“Why are you doing this?”

May 20, 2014

I’m grateful to have a job. Not everyone is so lucky. It pays well enough to allow me to live in California, eat well, entertain my friends, and pay off some credit card debt. I try to remind myself of this when impermanent circumstances make me consider quitting. It’s not that my boss is demanding, the work undesirable, or my coworkers impossible to deal with. What I have a hard time coming to terms with is “wasting” my potential.

I want to be clear: I don’t consider any job to be beneath me. But I have yet to work in a position that challenges me physically, mentally, and spiritually. Nor do I think I’m likely to find one anytime soon. Without boasting too much, I am smart. Smarter than I believe the job requires me to be. And this is obvious to anyone I’m working with:

“Why are you doing this?”

“When are you going to get a real job?”

The latter was thrown in my face by a female retiree in Los Angeles. I’m sure she had her reasons. Her husband somehow sensed there was something about me and asked me to recite as many digits of pi as I knew (22). Upon learning this, his wife thought I was lowering myself with menial labor and marketing.

A coworker couldn’t help but utter the former as I was introduced by my boss on a Sunday outing. He was a high school graduate who presumably didn’t have the means to go to university, and was understandably curious as to why an intelligent graduate would be working ostensibly the same position as he.

I’m confident in my decisions. I made a choice to come back and try to live in the US, knowing that would mean some sacrifices. However, though I can shake the perceptions of others when it comes to their fears and misconceptions of living abroad, I can’t do the same concerning my job.

You’re not your job. You’re not how much money you have in the bank. You’re not the car you drive. You’re not the contents of your wallet.
– Tyler Durden

I think this discrepancy comes from experience. I know there’s significant value in travel, far more than average American Joes can appreciate, and thus I don’t feel slighted when people call me out on spending so much time abroad; I know they’re 100% wrong. The same cannot be said for me, underemployed. Maybe there it’s necessary to survive, but I lack the experience to convince my naysayers and myself that there’s nothing wrong with my job.

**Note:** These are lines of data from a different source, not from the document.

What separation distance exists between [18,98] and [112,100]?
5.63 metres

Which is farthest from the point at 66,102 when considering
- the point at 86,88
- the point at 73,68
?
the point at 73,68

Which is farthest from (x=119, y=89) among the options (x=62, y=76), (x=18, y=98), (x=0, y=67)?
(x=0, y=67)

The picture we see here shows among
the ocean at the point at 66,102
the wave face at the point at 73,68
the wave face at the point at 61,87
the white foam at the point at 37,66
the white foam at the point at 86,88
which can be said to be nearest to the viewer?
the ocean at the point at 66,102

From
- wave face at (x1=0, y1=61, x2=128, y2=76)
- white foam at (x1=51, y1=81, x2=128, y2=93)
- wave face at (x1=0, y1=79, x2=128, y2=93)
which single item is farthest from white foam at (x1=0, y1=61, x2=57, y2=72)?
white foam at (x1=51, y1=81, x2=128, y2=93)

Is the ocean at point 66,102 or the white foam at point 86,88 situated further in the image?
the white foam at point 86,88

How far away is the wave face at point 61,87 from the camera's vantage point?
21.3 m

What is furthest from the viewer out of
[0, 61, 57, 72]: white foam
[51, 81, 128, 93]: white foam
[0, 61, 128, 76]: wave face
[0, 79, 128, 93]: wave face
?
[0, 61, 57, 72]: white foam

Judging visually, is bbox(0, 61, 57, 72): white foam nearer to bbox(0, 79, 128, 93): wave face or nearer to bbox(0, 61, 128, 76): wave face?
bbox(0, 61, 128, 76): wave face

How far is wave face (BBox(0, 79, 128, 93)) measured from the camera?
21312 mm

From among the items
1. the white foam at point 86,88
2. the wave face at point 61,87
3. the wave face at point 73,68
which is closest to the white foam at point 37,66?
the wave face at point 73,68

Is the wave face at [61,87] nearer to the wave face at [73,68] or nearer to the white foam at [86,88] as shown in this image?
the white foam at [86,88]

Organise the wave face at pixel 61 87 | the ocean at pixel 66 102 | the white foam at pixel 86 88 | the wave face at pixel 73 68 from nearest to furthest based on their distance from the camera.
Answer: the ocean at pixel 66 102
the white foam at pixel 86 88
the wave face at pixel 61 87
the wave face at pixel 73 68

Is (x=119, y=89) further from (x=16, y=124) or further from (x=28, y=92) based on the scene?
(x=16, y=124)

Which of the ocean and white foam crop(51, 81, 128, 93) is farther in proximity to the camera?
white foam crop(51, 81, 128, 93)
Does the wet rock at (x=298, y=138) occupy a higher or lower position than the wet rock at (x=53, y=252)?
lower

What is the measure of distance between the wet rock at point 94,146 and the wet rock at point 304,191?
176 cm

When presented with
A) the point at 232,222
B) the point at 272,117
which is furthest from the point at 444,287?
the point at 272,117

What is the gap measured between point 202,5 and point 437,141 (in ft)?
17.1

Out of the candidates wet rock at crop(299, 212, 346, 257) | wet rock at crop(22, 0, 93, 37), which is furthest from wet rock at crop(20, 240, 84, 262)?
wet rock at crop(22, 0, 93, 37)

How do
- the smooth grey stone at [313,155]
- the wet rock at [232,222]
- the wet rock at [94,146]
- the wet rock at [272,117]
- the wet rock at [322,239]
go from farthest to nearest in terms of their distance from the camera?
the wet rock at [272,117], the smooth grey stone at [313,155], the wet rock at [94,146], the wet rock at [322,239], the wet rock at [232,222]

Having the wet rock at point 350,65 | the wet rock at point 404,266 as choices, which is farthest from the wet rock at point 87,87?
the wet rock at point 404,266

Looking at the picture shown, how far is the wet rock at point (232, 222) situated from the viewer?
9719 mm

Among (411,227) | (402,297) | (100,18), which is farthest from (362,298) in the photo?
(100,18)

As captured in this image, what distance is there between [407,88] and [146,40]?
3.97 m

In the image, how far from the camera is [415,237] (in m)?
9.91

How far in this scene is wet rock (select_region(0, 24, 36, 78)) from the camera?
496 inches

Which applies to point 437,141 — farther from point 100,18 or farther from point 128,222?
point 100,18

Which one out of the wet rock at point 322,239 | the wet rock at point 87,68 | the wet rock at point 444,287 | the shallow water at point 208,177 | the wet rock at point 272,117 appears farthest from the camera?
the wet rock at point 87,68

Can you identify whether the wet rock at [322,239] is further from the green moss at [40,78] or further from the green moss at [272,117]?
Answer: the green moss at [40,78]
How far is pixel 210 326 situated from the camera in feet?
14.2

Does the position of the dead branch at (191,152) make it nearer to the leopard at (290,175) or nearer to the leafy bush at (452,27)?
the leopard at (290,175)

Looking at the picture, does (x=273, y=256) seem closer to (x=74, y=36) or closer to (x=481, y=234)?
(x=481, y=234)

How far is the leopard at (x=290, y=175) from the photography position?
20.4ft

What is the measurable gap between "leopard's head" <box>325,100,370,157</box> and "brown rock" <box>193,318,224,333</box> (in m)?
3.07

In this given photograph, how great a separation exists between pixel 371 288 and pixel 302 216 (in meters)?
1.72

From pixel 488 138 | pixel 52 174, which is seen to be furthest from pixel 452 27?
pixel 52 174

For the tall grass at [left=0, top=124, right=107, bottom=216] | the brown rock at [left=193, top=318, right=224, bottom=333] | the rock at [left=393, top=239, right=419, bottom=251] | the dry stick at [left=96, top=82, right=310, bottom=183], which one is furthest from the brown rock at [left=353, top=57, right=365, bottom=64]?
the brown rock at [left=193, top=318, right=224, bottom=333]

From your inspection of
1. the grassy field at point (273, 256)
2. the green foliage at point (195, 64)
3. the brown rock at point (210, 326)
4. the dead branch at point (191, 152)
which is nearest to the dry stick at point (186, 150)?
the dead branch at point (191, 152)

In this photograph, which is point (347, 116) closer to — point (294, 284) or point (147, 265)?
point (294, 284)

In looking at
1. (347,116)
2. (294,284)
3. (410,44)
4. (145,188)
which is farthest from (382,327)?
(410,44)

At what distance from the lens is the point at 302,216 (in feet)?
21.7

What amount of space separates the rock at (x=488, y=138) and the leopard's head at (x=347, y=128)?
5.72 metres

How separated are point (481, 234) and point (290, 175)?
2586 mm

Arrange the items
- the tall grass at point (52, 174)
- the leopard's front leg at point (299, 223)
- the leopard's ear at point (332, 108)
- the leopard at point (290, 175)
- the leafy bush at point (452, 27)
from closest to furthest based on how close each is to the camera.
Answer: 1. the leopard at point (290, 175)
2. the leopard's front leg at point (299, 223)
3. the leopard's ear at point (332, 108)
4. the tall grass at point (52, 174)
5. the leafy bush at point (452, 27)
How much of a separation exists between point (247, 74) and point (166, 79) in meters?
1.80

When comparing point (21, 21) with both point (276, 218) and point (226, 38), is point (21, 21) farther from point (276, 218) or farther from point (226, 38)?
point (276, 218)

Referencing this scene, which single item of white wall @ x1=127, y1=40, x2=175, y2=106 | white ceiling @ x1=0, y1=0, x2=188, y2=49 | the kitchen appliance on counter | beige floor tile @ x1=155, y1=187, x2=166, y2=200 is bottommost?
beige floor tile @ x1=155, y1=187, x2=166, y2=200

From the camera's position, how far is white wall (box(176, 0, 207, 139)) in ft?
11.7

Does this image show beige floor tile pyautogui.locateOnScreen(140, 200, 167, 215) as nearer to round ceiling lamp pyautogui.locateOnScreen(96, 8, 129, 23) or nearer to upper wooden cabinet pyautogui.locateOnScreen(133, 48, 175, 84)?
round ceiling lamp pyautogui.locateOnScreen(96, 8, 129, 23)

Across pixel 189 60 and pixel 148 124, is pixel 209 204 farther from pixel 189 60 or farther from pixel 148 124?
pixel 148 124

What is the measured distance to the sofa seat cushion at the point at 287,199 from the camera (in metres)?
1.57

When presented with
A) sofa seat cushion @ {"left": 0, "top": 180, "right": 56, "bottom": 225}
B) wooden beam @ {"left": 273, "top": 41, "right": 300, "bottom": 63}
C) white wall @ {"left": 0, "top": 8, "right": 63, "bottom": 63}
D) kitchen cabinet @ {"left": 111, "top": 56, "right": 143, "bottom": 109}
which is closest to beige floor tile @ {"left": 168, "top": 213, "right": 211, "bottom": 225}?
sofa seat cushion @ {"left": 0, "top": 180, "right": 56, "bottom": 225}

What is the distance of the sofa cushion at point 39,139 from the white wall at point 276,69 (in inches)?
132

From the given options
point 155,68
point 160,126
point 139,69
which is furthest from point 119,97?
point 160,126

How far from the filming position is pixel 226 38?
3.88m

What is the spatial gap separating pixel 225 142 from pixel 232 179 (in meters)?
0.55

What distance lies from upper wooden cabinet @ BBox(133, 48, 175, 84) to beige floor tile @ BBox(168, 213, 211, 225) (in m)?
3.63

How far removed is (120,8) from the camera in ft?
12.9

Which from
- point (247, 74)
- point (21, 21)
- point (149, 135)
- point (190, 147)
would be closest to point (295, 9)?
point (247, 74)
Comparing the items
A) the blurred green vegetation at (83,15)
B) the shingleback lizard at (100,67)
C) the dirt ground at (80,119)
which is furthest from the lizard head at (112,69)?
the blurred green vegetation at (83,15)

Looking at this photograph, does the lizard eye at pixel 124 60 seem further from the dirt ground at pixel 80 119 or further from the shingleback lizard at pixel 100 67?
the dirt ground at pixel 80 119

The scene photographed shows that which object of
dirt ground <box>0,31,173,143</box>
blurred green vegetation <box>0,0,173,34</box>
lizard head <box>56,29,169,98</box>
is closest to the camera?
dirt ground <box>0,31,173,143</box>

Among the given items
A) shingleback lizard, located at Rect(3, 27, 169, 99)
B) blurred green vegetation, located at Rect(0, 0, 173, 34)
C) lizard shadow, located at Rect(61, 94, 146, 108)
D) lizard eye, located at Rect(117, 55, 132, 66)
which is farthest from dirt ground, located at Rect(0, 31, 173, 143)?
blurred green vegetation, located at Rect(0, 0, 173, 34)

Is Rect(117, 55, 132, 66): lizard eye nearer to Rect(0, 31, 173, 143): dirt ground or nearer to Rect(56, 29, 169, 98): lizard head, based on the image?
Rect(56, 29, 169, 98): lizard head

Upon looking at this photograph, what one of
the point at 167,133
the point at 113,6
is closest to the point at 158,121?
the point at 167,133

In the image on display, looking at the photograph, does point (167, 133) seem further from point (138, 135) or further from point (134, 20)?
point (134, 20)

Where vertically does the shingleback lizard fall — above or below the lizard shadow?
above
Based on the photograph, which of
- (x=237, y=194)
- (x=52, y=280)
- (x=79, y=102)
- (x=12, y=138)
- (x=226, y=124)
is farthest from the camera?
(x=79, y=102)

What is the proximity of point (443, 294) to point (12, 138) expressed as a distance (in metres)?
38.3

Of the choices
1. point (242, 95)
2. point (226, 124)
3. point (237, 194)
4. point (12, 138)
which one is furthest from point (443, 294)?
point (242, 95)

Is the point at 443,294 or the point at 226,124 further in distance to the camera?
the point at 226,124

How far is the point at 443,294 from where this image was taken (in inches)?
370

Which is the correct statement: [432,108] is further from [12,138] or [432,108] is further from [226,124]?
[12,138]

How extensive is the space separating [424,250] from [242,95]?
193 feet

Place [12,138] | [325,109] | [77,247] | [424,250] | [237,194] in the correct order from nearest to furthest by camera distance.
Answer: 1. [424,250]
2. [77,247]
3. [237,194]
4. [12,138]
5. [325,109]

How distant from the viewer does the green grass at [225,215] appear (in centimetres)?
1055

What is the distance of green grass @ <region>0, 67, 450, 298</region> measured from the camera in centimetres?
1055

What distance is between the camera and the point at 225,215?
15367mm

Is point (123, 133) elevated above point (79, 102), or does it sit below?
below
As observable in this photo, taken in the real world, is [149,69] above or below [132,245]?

Mr. Durden was right, and wrong; you are your job. It’s your appeal to the opposite sex (if you’re a man, anyway), your self worth, and where you’re spending the majority of your waking time. Getting no value out of it, whether it be a relationship with coworkers, knowledge, or life skills, would be foolish. It doesn’t have to satisfy every one of your desires you thought of when you wanted to work, but there must be something. We are capable of pursuing other interests outside of a simple job.

My problem is I haven’t learned this balance. My interests outside of the workplace are few and far between without a network of friends and knowledge of opportunities in the area. As a result, I tend to look to the one consistency in my life, the job, for meaning. And there is none. I believe I am subverting myself, and comments like the ones above sting quite a bit.